● Exercise description: Please rewrite the data below, changing each "furthest" to "farthest" and leaving everything else unchanged.

-------- Records supplied

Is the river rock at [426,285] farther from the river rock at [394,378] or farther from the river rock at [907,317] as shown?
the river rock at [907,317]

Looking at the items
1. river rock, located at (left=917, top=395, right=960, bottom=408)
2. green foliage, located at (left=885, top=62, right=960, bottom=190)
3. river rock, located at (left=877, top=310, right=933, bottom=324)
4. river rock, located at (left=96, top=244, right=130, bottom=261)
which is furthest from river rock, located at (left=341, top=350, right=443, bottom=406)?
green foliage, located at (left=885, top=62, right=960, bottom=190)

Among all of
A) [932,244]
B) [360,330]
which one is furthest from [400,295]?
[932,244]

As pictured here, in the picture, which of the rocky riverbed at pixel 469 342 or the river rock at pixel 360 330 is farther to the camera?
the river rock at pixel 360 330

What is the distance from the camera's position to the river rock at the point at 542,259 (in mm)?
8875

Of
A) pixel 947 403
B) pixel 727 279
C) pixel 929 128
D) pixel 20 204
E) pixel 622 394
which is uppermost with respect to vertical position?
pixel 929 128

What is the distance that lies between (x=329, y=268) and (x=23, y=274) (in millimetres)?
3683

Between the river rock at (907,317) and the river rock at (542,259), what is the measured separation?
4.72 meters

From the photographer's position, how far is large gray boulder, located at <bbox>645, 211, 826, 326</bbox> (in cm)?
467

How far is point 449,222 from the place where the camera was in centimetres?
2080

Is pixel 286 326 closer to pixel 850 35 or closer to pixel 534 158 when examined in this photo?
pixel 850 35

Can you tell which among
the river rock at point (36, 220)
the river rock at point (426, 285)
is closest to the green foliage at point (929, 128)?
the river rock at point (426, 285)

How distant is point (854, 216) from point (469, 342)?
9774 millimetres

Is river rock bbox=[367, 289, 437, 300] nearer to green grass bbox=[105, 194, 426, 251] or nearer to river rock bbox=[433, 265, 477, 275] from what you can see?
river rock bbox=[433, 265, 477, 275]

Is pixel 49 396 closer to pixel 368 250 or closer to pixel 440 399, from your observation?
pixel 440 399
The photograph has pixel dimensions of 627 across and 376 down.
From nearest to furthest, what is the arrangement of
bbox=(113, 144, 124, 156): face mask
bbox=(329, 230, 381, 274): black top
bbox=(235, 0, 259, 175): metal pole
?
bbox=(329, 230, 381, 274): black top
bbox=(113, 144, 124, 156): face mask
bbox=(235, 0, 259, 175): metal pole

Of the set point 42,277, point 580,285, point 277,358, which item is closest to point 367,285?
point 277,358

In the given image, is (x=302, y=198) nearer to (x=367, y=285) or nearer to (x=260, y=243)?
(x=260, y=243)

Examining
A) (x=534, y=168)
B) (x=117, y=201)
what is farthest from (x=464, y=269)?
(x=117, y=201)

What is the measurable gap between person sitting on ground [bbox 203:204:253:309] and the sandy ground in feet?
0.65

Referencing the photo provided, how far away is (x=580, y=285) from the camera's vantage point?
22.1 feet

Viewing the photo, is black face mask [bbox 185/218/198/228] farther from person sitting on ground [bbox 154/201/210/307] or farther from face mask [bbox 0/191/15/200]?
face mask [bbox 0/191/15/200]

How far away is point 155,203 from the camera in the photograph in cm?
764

----------------

● Output:
Is the river rock at [426,285] farther from the river rock at [394,378] or farther from the river rock at [907,317] as shown?
the river rock at [907,317]

Looking at the items
1. river rock, located at (left=917, top=395, right=960, bottom=408)
2. green foliage, located at (left=885, top=62, right=960, bottom=190)
3. river rock, located at (left=877, top=310, right=933, bottom=324)
4. river rock, located at (left=96, top=244, right=130, bottom=261)
which is farthest from river rock, located at (left=341, top=350, right=443, bottom=406)?
green foliage, located at (left=885, top=62, right=960, bottom=190)

Among all of
A) [932,244]
B) [360,330]
which one is farthest from [400,295]?
[932,244]

As pictured here, in the picture, which of the rocky riverbed at pixel 469 342 or the river rock at pixel 360 330 is farther to the camera?
the river rock at pixel 360 330

What is the distance from the camera's position to the river rock at the point at 542,259 (in mm)?
8875

Of
A) pixel 947 403
B) pixel 727 279
C) pixel 929 128
D) pixel 20 204
E) pixel 622 394
which is uppermost with respect to vertical position?
pixel 929 128

What is the distance that lies between (x=329, y=268) and (x=23, y=274) (in millimetres)?
3683

Between the river rock at (907,317) and the river rock at (542,259), what is the measured separation?
4.72 meters

From the photographer's position, how far is large gray boulder, located at <bbox>645, 211, 826, 326</bbox> (in cm)?
467

How far is point 449,222 from the place where the camera was in centimetres?
2080

Is pixel 286 326 closer to pixel 850 35 or closer to pixel 534 158 when examined in this photo?
pixel 850 35

Can you tell which among
the river rock at point (36, 220)
the river rock at point (426, 285)
is closest to the green foliage at point (929, 128)?
the river rock at point (426, 285)

How distant is point (854, 216) from point (469, 342)?
9774 millimetres

Is river rock bbox=[367, 289, 437, 300] nearer to green grass bbox=[105, 194, 426, 251] or nearer to river rock bbox=[433, 265, 477, 275] from what you can see?
river rock bbox=[433, 265, 477, 275]

Is pixel 49 396 closer to pixel 368 250 or closer to pixel 440 399, from your observation?
pixel 440 399
The photograph has pixel dimensions of 627 across and 376 down.
From nearest to farthest, what is the arrangement of
bbox=(113, 144, 124, 156): face mask
bbox=(329, 230, 381, 274): black top
bbox=(235, 0, 259, 175): metal pole
?
bbox=(329, 230, 381, 274): black top
bbox=(113, 144, 124, 156): face mask
bbox=(235, 0, 259, 175): metal pole

Of the set point 42,277, point 580,285, point 277,358, which item is closest to point 367,285?
point 277,358

In the given image, is (x=302, y=198) nearer to (x=367, y=285) or nearer to (x=260, y=243)?
(x=260, y=243)

Examining
A) (x=534, y=168)
B) (x=117, y=201)
what is farthest from (x=464, y=269)?
(x=117, y=201)

What is the measurable gap between person sitting on ground [bbox 203:204:253:309] and the sandy ground in feet?
0.65

Referencing the photo provided, how far away is (x=580, y=285) from the camera's vantage point?
22.1 feet

Viewing the photo, is black face mask [bbox 185/218/198/228] farther from person sitting on ground [bbox 154/201/210/307] or farther from face mask [bbox 0/191/15/200]?
face mask [bbox 0/191/15/200]

How far away is point 155,203 from the camera in the photograph in cm?
764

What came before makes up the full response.